PhD candidate Siwei Zhang will present her dissertation work on Monday, May 12, at 12:30 p.m. Central Time. Her advisor is Yaomin Xu. All are invited and encouraged to attend.
The defense will take place in person at 2525 West End Avenue, in the 11th floor large conference room (room 11105).
Network Analysis and Visualization of Disease Multimorbidity Using Electronic Health Records and Genetic Biobank Data
Disease multimorbidity, the co-occurrence of multiple diseases within an individual, presents complex challenges for both public health and precision medicine. Advancing our understanding of multimorbidity can illuminate disease mechanisms, reveal patient heterogeneity, and enable biomarker discovery and treatment repurposing. Large-scale Electronic Health Records (EHR) and EHR-linked genetic biobanks offer unique opportunities to quantify phenome-wide multimorbidity, uncover shared genetic mechanisms among co-occurring conditions, and define multimorbidity-based disease clusters. However, major analytical and methodological challenges remain. To address these, we present three key contributions.

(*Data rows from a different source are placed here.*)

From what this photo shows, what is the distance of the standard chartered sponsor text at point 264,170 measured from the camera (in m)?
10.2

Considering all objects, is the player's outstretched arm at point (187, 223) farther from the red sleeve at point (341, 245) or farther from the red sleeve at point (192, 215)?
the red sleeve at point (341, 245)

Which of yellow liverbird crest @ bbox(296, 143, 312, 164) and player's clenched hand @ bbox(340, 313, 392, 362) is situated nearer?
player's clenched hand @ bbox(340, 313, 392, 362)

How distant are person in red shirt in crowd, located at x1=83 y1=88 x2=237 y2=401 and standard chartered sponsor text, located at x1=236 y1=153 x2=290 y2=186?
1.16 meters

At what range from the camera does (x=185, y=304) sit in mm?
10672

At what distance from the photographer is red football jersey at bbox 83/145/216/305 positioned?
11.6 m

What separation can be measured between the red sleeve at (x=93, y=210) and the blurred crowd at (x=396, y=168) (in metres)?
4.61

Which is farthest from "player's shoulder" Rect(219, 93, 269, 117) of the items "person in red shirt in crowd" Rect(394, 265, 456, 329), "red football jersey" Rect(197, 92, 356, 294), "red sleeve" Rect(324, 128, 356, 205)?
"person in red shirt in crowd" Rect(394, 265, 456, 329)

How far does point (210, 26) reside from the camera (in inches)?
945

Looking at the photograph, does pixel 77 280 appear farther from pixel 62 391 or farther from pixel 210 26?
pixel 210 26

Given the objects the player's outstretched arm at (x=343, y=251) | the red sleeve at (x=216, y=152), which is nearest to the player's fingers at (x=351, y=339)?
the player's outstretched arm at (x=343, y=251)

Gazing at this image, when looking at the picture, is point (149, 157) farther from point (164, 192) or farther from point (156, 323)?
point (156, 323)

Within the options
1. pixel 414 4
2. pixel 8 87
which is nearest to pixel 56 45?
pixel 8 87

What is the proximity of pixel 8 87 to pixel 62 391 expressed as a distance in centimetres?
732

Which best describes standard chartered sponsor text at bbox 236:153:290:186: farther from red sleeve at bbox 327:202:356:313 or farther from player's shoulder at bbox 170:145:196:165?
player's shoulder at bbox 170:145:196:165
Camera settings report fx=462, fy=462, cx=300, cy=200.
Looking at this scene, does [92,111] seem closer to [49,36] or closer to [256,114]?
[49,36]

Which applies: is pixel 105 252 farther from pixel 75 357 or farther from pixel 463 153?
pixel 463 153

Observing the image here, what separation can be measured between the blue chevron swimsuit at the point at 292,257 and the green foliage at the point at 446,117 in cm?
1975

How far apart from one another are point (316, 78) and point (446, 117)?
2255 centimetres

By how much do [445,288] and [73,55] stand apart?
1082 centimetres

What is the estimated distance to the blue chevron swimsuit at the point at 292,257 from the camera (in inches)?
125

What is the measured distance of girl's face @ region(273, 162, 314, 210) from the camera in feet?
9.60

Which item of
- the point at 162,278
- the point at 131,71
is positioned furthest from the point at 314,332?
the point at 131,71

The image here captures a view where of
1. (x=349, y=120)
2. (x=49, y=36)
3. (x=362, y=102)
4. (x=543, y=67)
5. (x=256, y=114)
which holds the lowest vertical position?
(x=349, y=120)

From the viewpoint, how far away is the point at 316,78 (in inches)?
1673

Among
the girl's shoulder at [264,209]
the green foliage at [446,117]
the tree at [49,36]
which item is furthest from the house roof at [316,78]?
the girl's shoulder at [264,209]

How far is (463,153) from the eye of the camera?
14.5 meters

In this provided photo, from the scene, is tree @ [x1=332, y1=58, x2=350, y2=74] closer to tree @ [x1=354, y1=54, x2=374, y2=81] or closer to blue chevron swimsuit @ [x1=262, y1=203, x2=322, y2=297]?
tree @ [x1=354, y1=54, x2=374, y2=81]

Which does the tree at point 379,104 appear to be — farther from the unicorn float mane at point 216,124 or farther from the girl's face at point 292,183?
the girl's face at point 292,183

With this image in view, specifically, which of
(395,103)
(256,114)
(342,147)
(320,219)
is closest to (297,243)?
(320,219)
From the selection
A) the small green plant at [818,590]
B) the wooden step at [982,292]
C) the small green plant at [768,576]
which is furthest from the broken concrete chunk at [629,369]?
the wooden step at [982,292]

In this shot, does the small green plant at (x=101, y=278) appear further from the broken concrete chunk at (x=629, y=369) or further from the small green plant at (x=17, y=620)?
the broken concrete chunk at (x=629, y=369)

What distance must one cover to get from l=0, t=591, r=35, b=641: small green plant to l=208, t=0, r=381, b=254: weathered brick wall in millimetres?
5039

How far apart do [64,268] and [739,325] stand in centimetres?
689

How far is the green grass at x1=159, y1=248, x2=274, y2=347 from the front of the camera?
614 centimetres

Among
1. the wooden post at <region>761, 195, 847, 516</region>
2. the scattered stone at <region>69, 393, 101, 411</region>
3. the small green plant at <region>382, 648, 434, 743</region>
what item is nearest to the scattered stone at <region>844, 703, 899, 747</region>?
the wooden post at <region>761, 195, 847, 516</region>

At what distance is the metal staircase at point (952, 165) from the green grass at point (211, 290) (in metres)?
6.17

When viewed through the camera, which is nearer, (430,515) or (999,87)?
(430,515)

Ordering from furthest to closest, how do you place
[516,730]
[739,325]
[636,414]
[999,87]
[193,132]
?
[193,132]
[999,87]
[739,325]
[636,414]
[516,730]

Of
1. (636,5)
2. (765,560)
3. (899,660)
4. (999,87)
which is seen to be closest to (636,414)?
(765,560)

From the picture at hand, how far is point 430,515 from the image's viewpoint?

First, we introduce a phenome-wide multimorbidity network that quantifies nonrandom disease-disease co-occurrences while accounting for potential confounding factors. Second, we develop a genetic discovery platform that integrates polygenic scores for predicted transcriptomic, proteomic, and metabolomic traits with phenome-wide association studies (PheWAS) to uncover shared biological mechanisms among multimorbid conditions. To support exploration, we also develop an interactive network visualization tool featuring dynamic cluster analysis of biological pathways linked to diseases with similar multimorbidity patterns, enabling intuitive exploration of complex disease relationships and their shared biological mechanism. Third, we propose a model-based clustering framework using a bipartite stochastic block model (biSBM) with a stability-driven post-processing step to identify robust disease clusters and patient subgroups from individual-level EHR data. This framework demonstrates superior performance in simulations and replicates coherent, interpretable multimorbidity structures across independent datasets, including UK Biobank and Vanderbilt BioVU. A case study of JAK2V617F somatic mutation carriers reveals genetic heterogeneity across patient subgroups with distinct multimorbidity patterns, illustrating the potential of our data-driven approach to uncover mechanistic insights into patient heterogeneity through EHR-derived multimorbidity networks.